Natural resistance to infection is a subject of intense scientific interest. For the human immunodeficiency virus (HIV), a specific genetic variation provides a powerful form of natural immunity, preventing the virus from establishing infection in some individuals. This genetic difference influences how the virus interacts with immune cells, effectively blocking the infection process. Understanding this natural resistance has been instrumental in shaping modern research into HIV infection mechanisms and the development of new therapeutic strategies.
Identifying the Primary Resistance Gene
The gene responsible for this resistance is the C-C chemokine receptor type 5, or CCR5. CCR5 normally functions as a receptor on the surface of immune cells, including CD4+ T-cells and macrophages. Its role is to bind to signaling proteins called chemokines, guiding immune cells to sites of inflammation. However, the most common strain of HIV-1, known as R5-tropic virus, exploits this receptor, using it as a gateway to infect these cells.
The specific variation conferring resistance is the CCR5-delta 32 (\(Delta 32\)) mutation, characterized by a 32-base-pair deletion in the gene sequence. This deletion causes a frameshift, resulting in the premature termination of protein synthesis. The resulting protein is truncated, non-functional, and never correctly expressed on the cell surface. Individuals who inherit this mutation from both parents (homozygous \(Delta 32\)/\(Delta 32\)) are highly resistant to infection by the R5-tropic strain of HIV-1. Those with one copy (heterozygous) have reduced susceptibility and, if infected, experience slower progression to AIDS.
Molecular Mechanism of HIV Entry Blockade
HIV infection begins when the viral surface protein, gp120, binds to the primary receptor, CD4, on the target T-cell. This binding causes a change in the viral envelope protein, exposing a site for the co-receptor, which is the CCR5 molecule. The virus must bind to CCR5 to complete the second, necessary step of the entry process.
The CCR5-delta 32 mutation disrupts this sequence by preventing the functional receptor from reaching the cell surface. The deletion introduces an early stop signal, causing the cell to produce a shortened, misfolded protein. This faulty protein is recognized by the cell’s quality control mechanisms and is trapped inside the cell or degraded.
Because functional CCR5 is absent from the cell membrane, the HIV-1 virus cannot find the secondary docking site required for fusion, even after binding to CD4. Without successful binding to both receptors, the viral envelope cannot fuse with the host cell membrane. This mechanism effectively blocks infection by R5-tropic strains, which cause most initial HIV transmission events.

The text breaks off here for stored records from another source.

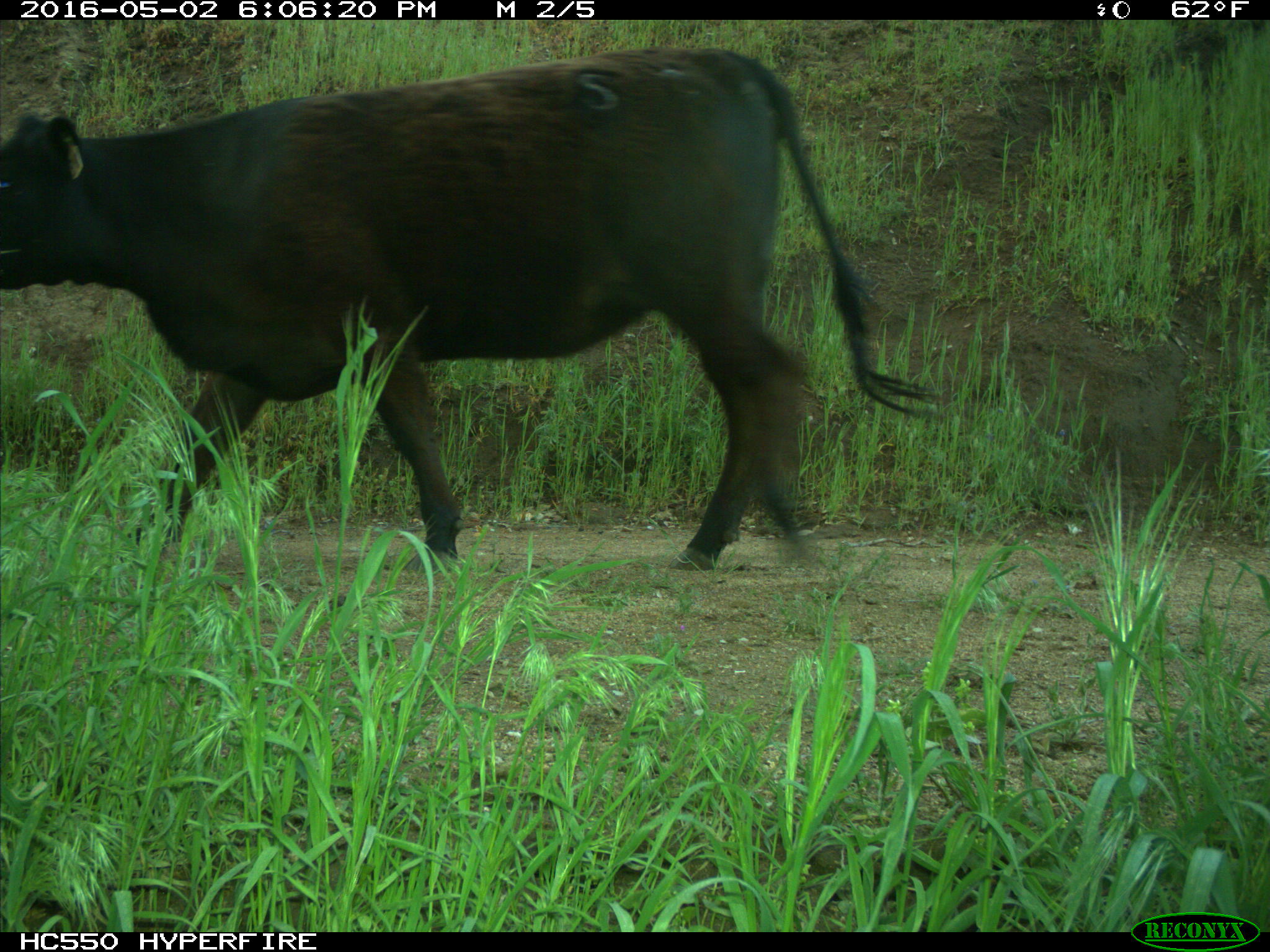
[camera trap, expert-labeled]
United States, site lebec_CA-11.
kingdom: Animalia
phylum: Chordata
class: Mammalia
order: Artiodactyla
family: Bovidae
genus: Bos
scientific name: Bos taurus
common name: domestic cow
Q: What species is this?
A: Bos taurus (domestic cow).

Geographic Distribution and Evolutionary Origin
The CCR5-delta 32 mutation is not uniformly distributed across the global population. The highest frequencies of the \(Delta 32\) allele are observed in populations of Northern European descent, averaging about 10% across Europe. This frequency exhibits a north-to-south gradient, with the highest prevalence in the Baltic regions and Scandinavia, and a near-absence in African and Asian populations.
This distinct geographic pattern suggests the mutation conferred a strong selective advantage in European history, well before the emergence of HIV. The leading theory posits that the selective pressure was a historical epidemic disease that used the CCR5 receptor for entry. Pathogens such as the bubonic plague or smallpox have been proposed as likely evolutionary drivers, as surviving these epidemics would have rapidly increased the frequency of the protective \(Delta 32\) allele. The mutation is estimated to be relatively young, having arisen within the last millennium.
Gene Therapy and Therapeutic Applications
The discovery of the CCR5-delta 32 mutation has provided a functional blueprint for developing curative strategies for HIV. The primary application has involved allogeneic hematopoietic stem cell transplantation, a procedure used to treat blood cancers. In a small number of cases, including the “Berlin Patient” and the “London Patient,” HIV-positive individuals with concurrent blood cancers received stem cell transplants from donors who carried the homozygous \(Delta 32\)/\(Delta 32\) mutation. The transplant replaced the patient’s susceptible immune system with cells inherently resistant to HIV, resulting in the eradication of the virus and a functional cure.
The high risk and complexity of stem cell transplantation limit its use to patients who also require the procedure for cancer treatment. This limitation has driven research into gene editing technologies, such as CRISPR/Cas9, to artificially replicate the \(Delta 32\) mutation. Researchers can harvest a patient’s own immune or blood stem cells, use CRISPR to edit the CCR5 gene to disable it, and then infuse the engineered, resistant cells back into the patient. While this approach is feasible and can introduce a population of resistant cells, challenges remain in achieving a high enough proportion of edited cells to completely control the virus without anti-retroviral drugs.